(Beginning of TEXT SEGMENT)

An interesting case was recently filed in the Federal District Court in the Northern District of Illinois. Call it: The Case of the Phantom Copyrights. On February 14, 2013, noted Sherlock Holmes scholar, Professor Leslie S. Klinger, filed a declaratory judgment suit against the estate of the late Sir Arthur Conan Doyle (the original author of the Sherlock Holmes books), asking the court to acknowledge that the characters of Holmes and Watson are in the public domain and as such are no longer protected by copyright in the U.S. At issue is whether or not the Conan Doyle estate can prevent a third party (in this case, Professor Klinger) from writing stories, movies or other creative works featuring the Sherlock Holmes and Watson characters made famous in the original Conan Doyle works.
Conan Doyle wrote a total of four novels and fifty-six short stories featuring the famous detective. These stories first appeared in publication in 1887. The copyrights in all of Conan Doyle’s works expired in the United Kingdom in 1980 and are public domain there. The issue in the case is the status of the copyrights under U.S. law. The length of the term of copyright protection under U.S. law is somewhat complex as a result of the interplay between the old Copyright Act of 1909 (which had a fixed set of two copyright terms of 28 years each and applied to works first created prior to January 1, 1978) and the current Copyright Act of 1976 (which created a new “life of author plus” method for determining the copyright term and applies to all works first created after January 1, 1978). For pre-1978 works, U.S. copyright law provides that all works published in the United States prior to 1923 are now in the public domain, and that is not in dispute because the maximum 56 years of copyright protection expired. However, for pre-1978 works that were published after 1923 but before 1963, if the copyright was registered, the Copyright Act of 1976 provides that its term lasts for 95 years.

(End of TEXT SEGMENT)
(Beginning of EXTRACTED RECORDS)

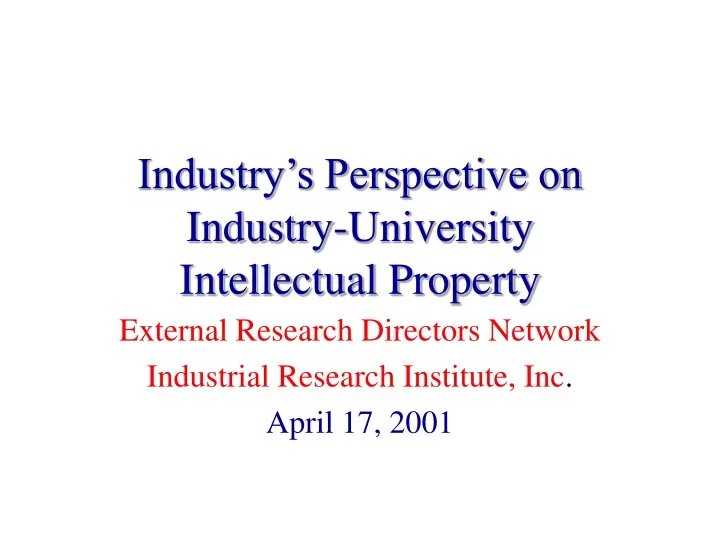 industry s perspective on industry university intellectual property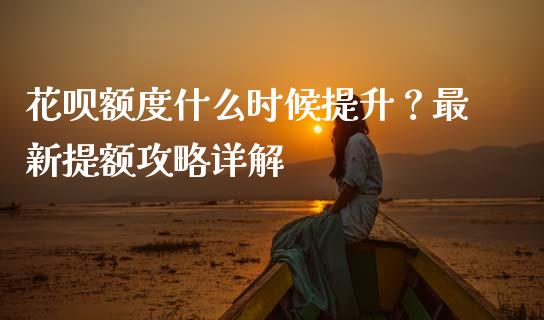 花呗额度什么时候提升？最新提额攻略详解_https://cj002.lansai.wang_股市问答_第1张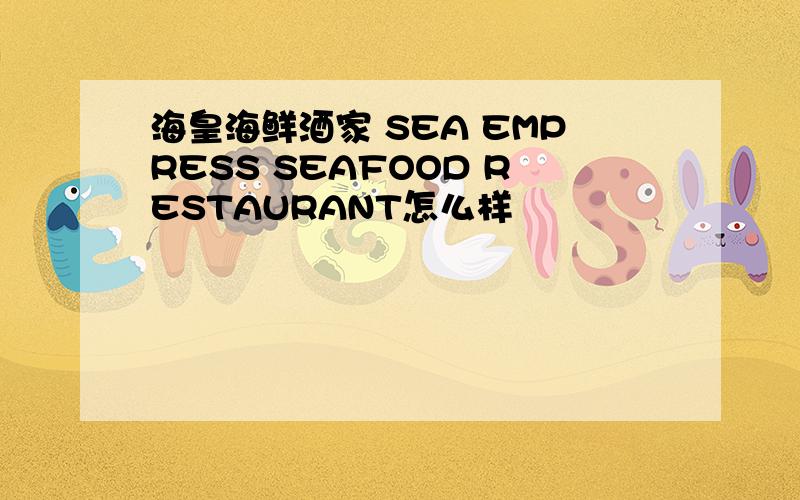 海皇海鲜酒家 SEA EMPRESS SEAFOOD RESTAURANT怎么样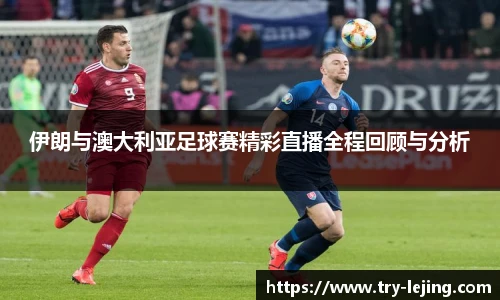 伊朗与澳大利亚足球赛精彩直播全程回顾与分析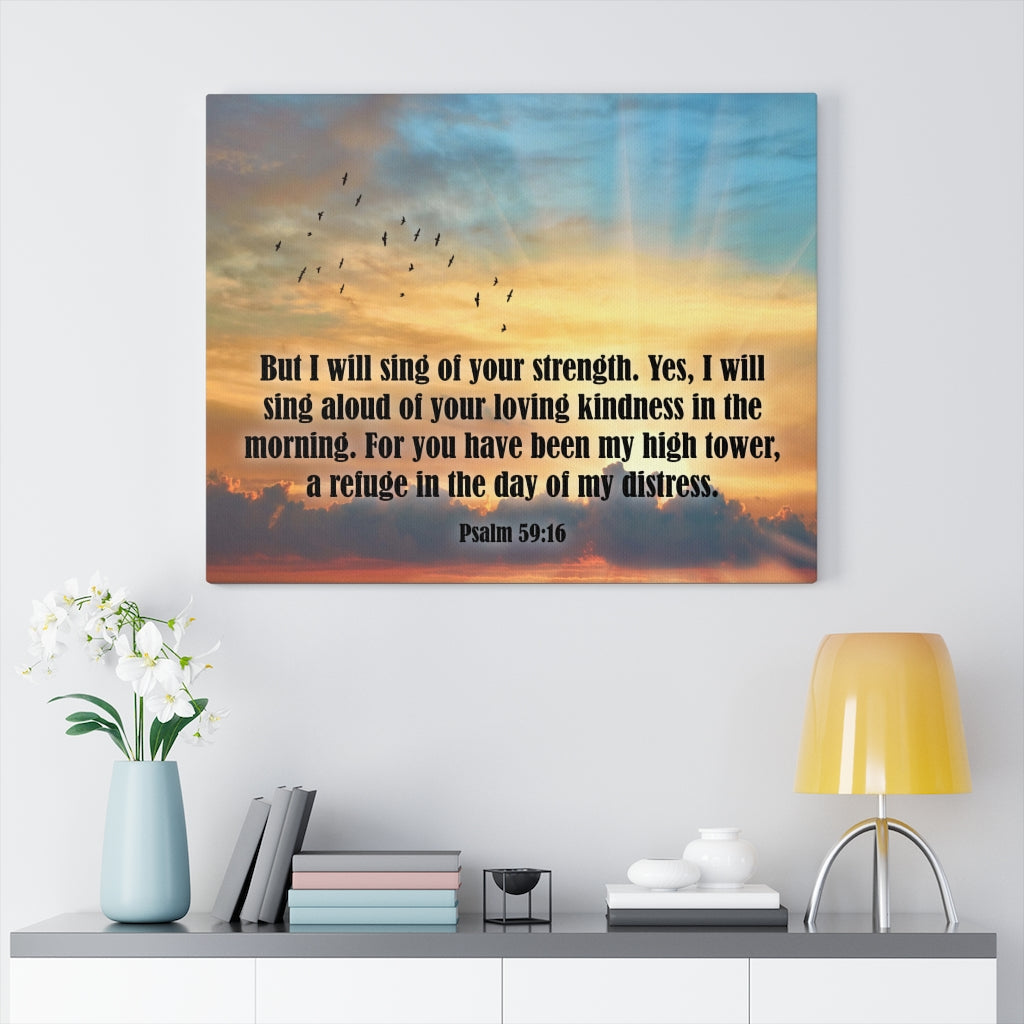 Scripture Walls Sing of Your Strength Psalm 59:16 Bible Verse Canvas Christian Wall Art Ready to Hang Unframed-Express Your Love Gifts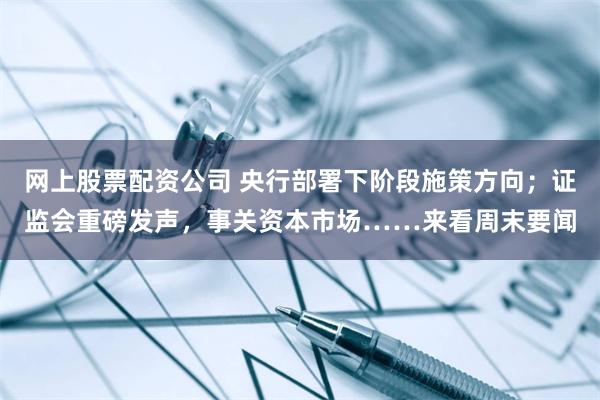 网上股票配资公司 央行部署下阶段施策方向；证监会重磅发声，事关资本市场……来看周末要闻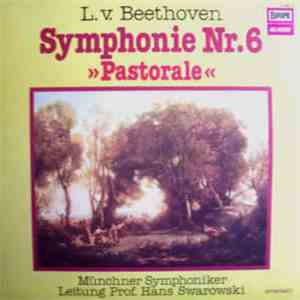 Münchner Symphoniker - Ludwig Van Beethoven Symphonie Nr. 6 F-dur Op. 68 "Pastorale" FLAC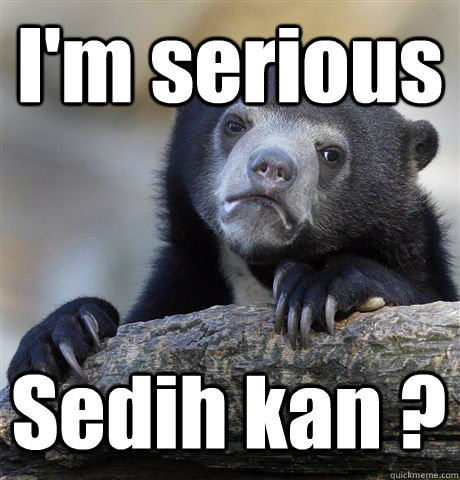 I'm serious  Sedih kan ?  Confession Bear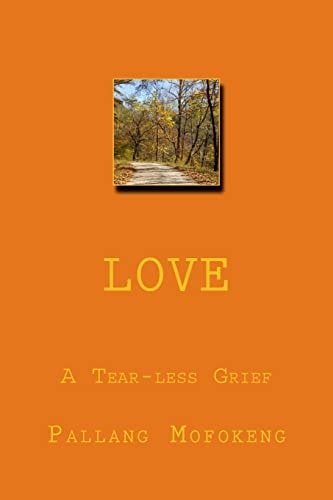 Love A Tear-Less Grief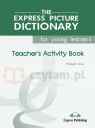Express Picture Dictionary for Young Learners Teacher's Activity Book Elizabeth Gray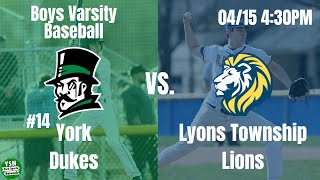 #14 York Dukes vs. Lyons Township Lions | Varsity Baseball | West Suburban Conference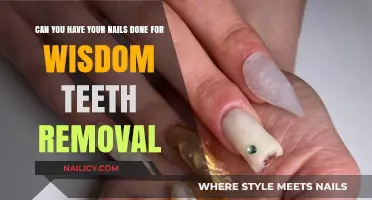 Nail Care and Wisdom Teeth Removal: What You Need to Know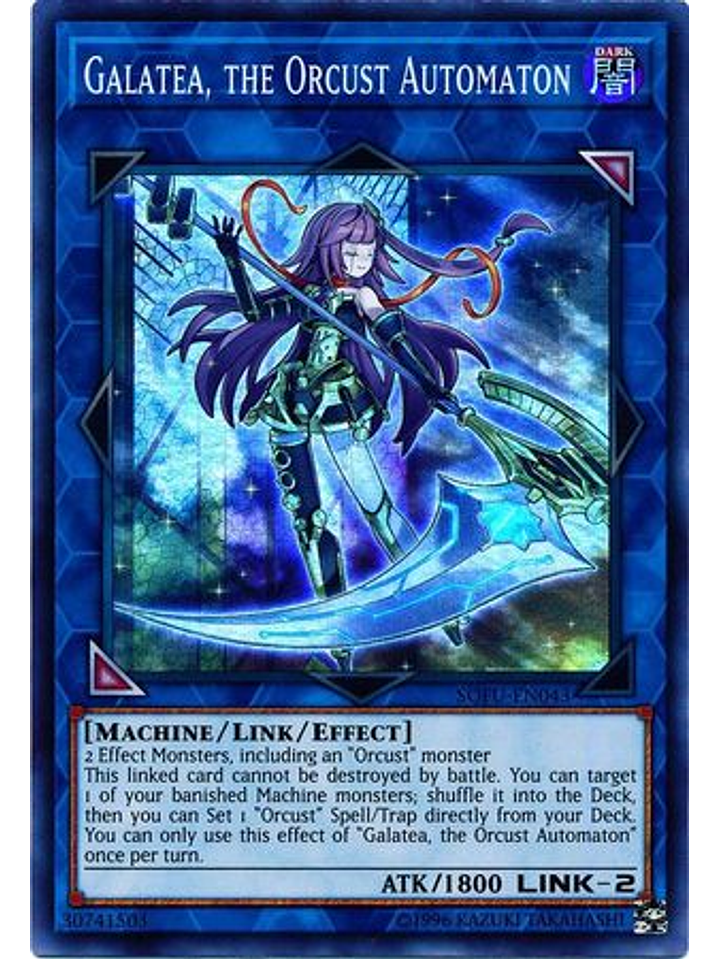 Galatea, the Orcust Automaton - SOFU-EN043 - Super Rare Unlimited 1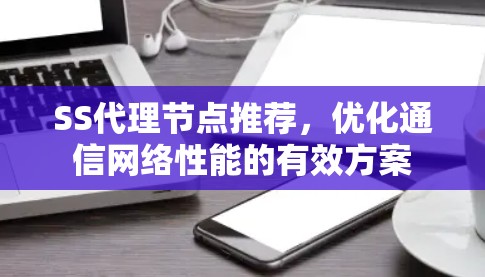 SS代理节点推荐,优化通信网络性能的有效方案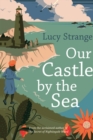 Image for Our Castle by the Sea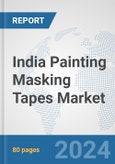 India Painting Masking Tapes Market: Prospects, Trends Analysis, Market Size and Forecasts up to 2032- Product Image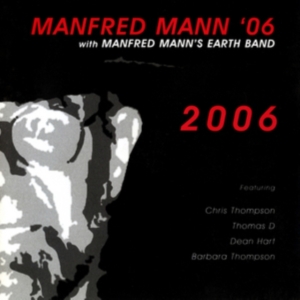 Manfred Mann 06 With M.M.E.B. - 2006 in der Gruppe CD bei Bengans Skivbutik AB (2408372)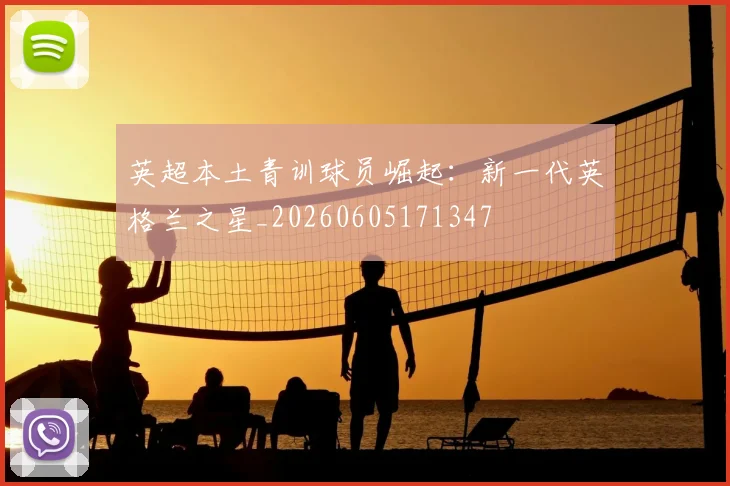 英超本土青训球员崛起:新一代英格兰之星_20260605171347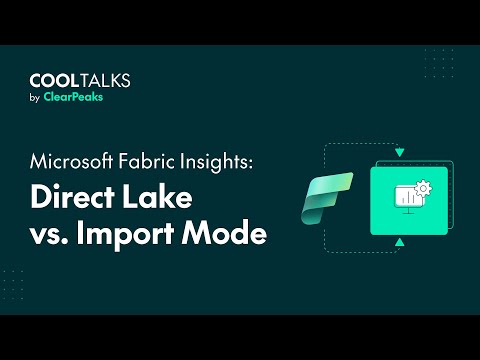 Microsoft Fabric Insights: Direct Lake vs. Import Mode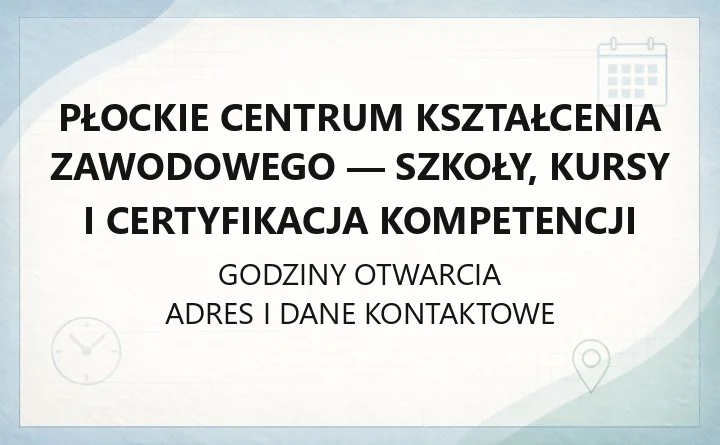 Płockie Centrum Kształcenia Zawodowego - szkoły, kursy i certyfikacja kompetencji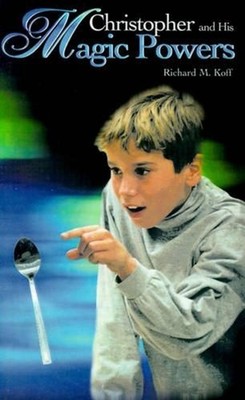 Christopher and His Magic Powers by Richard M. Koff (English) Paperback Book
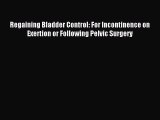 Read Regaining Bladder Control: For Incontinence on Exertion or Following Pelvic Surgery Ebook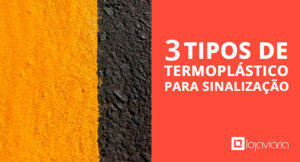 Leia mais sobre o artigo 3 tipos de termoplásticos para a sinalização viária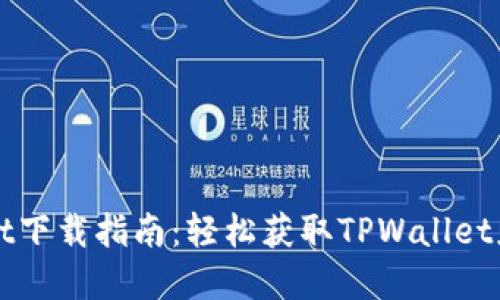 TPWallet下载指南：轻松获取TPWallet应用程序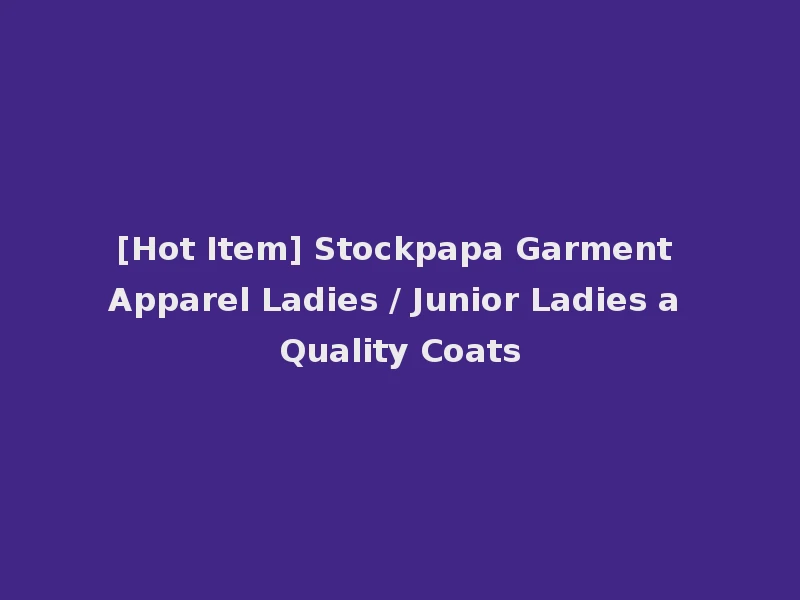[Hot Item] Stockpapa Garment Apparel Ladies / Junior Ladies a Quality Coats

(End of EXTRACTED RECORDS)

• **TASKS FOR THIS EXERCISE**
a) Copy the passage of the Sherlock Holmes copyright article starting at "An interesting case" and ending at "Conan Doyle works.".
b) According to the Sherlock Holmes copyright article, why is the public-domain status of works published in the United States before 1923 not in dispute? Answer in one to three sentences.
c) Please take the Sherlock Holmes copyright article further, beginning right after its final sentence.

• **RESPONSES BY ITEM NUMBER**
a)
An interesting case was recently filed in the Federal District Court in the Northern District of Illinois. Call it: The Case of the Phantom Copyrights. On February 14, 2013, noted Sherlock Holmes scholar, Professor Leslie S. Klinger, filed a declaratory judgment suit against the estate of the late Sir Arthur Conan Doyle (the original author of the Sherlock Holmes books), asking the court to acknowledge that the characters of Holmes and Watson are in the public domain and as such are no longer protected by copyright in the U.S. At issue is whether or not the Conan Doyle estate can prevent a third party (in this case, Professor Klinger) from writing stories, movies or other creative works featuring the Sherlock Holmes and Watson characters made famous in the original Conan Doyle works.

b) Those works have reached the end of their maximum copyright protection. Under the old Copyright Act of 1909, that maximum was two terms of 28 years each, or 56 years in all.

c)
The Conan Doyle estate admits that those Sherlock Holmes works published prior to 1923 (which are the overwhelming majority of the works) now are in the public domain under U.S. law. However, the estate bases its copyright ownership claims on the fact that it registered the copyright to The Case Book (which was published in the United States in 1927) in 1981 and, therefore, is subject to the 95 year copyright term. That 95 year copyright term on The Case Book is set to expire in 2023.
The legal issue at hand is the right of the Conan Doyle estate to insist that anyone writing a modern “Sherlock Holmes” story must obtain a license from them on the basis that the characters from the original works are protected by the unexpired copyright which applies to the later works. Over the years, there have been many parties who have created works based on the characters from the original works. Examples include the Robert Downey, Jr. films over the past couple of years and the new television series, Elementary. In many cases, parties desiring to create new works, such as those productions, have agreed to obtain licenses from the Conan Doyle estate (largely, I believe, as a form of “insurance policy” against a suit). However, Professor Klinger has refused to obtain such a license because he believes that the characters created in the first Sherlock Holmes works are now in the public domain and free for all to use.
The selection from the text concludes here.